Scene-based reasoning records
-------
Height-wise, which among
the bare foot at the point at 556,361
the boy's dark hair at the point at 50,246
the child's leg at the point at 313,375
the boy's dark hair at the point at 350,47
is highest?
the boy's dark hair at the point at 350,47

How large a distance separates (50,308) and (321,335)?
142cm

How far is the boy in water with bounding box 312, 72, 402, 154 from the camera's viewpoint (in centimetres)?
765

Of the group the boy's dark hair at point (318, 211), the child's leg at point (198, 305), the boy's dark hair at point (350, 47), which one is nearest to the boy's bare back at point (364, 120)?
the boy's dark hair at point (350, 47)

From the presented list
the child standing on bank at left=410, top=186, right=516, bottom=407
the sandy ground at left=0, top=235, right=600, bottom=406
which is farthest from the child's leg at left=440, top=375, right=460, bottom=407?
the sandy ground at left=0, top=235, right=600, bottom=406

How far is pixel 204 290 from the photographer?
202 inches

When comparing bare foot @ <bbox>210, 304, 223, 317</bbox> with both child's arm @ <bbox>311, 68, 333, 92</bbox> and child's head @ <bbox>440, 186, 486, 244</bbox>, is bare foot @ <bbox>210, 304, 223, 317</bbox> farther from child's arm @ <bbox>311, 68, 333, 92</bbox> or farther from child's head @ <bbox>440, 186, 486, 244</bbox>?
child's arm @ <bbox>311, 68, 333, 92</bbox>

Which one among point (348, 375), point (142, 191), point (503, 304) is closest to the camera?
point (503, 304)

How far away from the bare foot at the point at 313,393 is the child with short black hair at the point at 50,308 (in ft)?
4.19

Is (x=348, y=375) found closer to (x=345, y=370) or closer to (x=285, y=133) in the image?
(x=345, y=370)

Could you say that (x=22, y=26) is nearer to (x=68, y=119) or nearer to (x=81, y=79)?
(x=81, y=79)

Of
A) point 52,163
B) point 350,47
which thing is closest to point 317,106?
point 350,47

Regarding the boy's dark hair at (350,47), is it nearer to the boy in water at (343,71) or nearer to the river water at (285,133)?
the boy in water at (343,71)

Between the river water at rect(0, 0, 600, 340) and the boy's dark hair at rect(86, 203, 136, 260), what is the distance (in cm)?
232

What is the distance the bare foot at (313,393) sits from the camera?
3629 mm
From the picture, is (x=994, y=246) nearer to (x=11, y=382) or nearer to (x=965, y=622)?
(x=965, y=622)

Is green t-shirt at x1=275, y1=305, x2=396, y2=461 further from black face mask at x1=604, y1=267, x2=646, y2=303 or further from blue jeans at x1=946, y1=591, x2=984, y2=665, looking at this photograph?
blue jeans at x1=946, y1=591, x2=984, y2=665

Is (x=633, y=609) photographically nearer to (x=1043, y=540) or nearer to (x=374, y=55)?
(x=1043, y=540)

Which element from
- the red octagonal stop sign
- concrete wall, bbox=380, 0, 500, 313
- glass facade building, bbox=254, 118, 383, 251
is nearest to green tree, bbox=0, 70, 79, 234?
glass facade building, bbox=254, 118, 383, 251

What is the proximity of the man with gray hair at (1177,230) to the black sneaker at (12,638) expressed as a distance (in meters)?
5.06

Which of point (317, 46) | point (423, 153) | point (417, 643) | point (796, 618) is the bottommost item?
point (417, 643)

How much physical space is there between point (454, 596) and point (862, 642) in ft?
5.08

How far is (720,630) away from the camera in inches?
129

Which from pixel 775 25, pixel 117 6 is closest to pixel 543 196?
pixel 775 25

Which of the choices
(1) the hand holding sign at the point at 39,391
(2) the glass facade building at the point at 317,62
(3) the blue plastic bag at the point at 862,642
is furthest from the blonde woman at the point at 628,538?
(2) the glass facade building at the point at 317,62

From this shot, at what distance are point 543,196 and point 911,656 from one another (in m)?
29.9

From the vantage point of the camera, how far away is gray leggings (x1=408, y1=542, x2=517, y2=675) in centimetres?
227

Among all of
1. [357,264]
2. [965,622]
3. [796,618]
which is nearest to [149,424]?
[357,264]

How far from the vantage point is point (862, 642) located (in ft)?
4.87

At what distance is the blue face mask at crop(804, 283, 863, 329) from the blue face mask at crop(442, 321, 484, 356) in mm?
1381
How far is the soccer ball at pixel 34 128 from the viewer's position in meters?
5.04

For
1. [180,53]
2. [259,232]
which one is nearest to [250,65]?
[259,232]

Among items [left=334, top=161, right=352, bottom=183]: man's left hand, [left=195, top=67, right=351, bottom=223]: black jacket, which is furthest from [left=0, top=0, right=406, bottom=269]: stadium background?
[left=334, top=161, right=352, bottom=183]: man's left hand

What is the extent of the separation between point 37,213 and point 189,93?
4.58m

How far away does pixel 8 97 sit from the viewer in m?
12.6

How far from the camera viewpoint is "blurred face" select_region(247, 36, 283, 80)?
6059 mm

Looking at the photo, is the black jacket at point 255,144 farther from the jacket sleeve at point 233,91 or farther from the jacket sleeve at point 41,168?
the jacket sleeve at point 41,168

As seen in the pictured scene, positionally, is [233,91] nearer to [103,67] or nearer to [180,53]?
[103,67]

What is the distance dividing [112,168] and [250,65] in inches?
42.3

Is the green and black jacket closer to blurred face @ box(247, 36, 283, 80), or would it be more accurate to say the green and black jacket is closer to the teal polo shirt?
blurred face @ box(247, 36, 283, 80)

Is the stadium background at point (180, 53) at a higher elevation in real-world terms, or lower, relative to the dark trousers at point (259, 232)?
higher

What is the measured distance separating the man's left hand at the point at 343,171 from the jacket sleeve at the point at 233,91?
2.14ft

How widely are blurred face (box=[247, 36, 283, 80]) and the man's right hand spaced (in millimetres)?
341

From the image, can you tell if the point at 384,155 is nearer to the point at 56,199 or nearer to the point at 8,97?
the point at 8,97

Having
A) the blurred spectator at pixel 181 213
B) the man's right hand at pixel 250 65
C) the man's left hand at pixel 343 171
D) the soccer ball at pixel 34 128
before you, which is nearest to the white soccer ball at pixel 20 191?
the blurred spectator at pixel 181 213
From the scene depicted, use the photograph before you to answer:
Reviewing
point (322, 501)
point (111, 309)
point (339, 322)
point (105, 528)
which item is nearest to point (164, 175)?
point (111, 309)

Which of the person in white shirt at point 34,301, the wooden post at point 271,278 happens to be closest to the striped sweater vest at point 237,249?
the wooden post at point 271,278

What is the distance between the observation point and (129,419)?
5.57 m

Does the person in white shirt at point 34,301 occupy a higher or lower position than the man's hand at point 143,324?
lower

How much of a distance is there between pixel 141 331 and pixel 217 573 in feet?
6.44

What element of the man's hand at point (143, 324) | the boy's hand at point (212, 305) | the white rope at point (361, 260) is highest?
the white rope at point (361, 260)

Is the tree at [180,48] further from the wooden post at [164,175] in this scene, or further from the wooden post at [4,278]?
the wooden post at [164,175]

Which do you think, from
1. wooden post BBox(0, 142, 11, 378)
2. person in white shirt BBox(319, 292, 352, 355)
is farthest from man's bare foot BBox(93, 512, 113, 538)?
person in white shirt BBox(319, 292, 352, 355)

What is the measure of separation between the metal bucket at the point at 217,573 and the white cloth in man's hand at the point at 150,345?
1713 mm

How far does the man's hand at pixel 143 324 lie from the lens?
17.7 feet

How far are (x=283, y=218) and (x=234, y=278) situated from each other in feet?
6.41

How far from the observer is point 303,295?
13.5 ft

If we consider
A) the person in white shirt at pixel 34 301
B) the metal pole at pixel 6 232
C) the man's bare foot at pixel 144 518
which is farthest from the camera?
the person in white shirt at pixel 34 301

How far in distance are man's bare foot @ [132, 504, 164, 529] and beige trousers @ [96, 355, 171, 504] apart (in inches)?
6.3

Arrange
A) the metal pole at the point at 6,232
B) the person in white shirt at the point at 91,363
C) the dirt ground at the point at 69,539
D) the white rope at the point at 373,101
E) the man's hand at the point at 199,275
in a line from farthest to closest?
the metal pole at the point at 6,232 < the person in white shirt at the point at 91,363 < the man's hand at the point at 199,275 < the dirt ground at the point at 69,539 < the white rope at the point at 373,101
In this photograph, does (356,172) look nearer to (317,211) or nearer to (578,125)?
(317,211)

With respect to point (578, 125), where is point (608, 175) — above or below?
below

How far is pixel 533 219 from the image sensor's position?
-------
◆ Task objective ◆
Repeat the part of the entries above that opens with the line containing "With respect to" and runs through the end of the entries.

◆ Expected output ◆
With respect to point (578, 125), where is point (608, 175) — above or below?
below

How far is pixel 533 219 from the image sensor's position?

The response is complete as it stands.